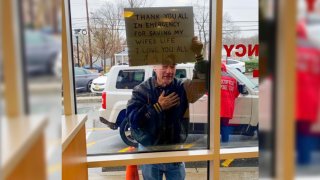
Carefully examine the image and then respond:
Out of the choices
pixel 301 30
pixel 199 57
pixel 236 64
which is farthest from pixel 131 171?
pixel 301 30

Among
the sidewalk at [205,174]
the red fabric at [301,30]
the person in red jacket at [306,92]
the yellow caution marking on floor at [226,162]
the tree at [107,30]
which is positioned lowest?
the sidewalk at [205,174]

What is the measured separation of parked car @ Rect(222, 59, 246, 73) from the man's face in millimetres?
519

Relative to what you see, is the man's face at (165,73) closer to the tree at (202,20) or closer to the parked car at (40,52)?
the tree at (202,20)

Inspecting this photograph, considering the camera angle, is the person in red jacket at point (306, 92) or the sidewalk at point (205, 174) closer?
the person in red jacket at point (306, 92)

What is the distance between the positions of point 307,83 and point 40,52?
39cm

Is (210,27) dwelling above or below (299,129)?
above

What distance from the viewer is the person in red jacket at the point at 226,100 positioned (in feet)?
9.85

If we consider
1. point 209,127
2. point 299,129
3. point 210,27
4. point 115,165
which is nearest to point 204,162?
point 209,127

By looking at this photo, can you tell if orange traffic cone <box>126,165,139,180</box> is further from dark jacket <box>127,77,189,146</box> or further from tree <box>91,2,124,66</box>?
tree <box>91,2,124,66</box>

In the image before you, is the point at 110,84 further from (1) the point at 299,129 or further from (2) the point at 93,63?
(1) the point at 299,129

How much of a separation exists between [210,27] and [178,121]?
37.8 inches

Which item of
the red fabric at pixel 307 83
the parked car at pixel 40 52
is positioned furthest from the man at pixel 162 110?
the red fabric at pixel 307 83

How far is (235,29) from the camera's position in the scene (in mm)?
2924

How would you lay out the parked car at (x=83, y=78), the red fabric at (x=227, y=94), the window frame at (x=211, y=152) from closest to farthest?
the window frame at (x=211, y=152), the parked car at (x=83, y=78), the red fabric at (x=227, y=94)
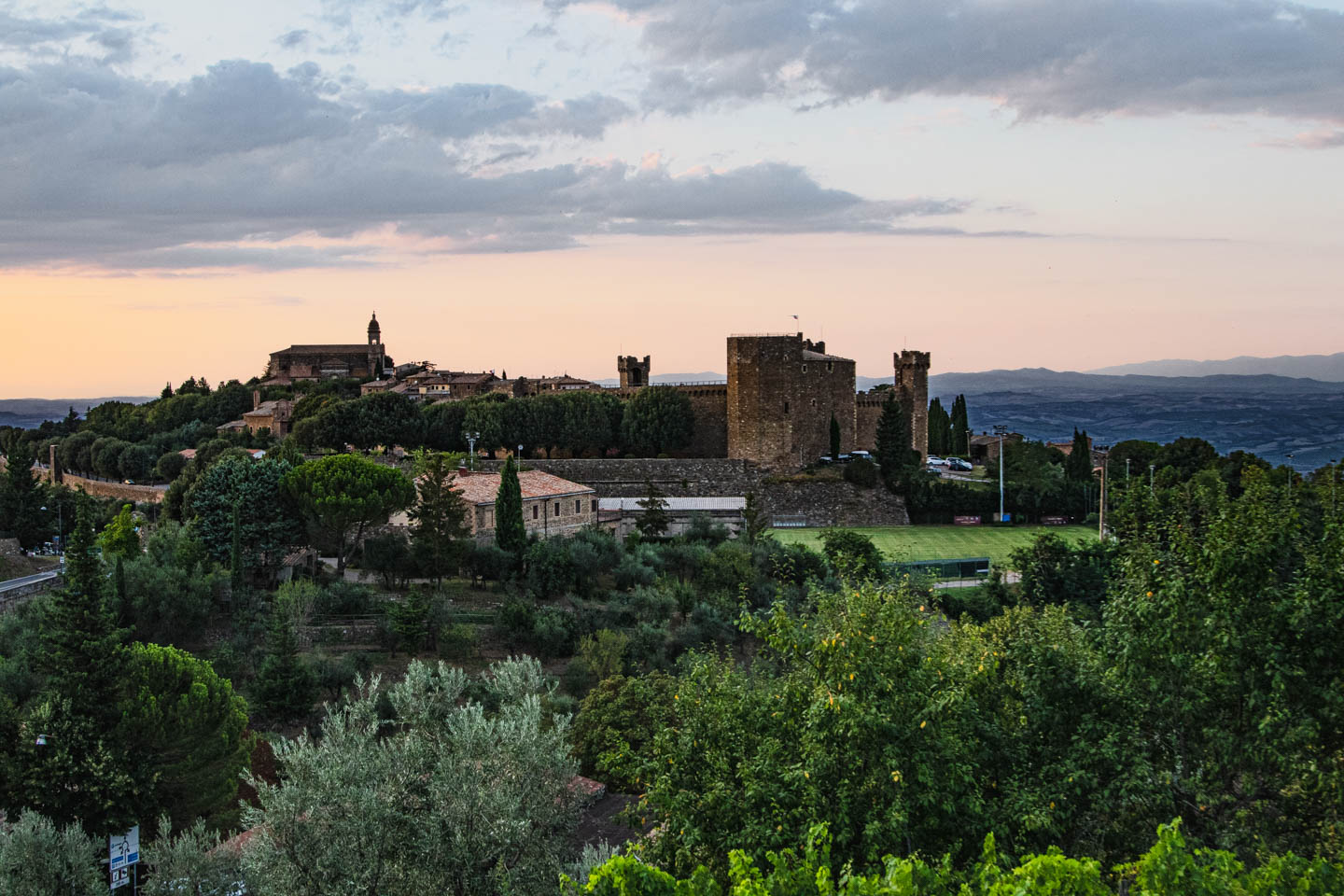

*****

**EXERCISE INSTRUCTIONS**:
Pick out each line in the entries above that contains the word "window", and copy those lines in full.

**EXERCISE RESULT**:
How would you lay out the parked car at (x=83, y=78), the red fabric at (x=227, y=94), the window frame at (x=211, y=152) from closest to farthest?
the window frame at (x=211, y=152), the parked car at (x=83, y=78), the red fabric at (x=227, y=94)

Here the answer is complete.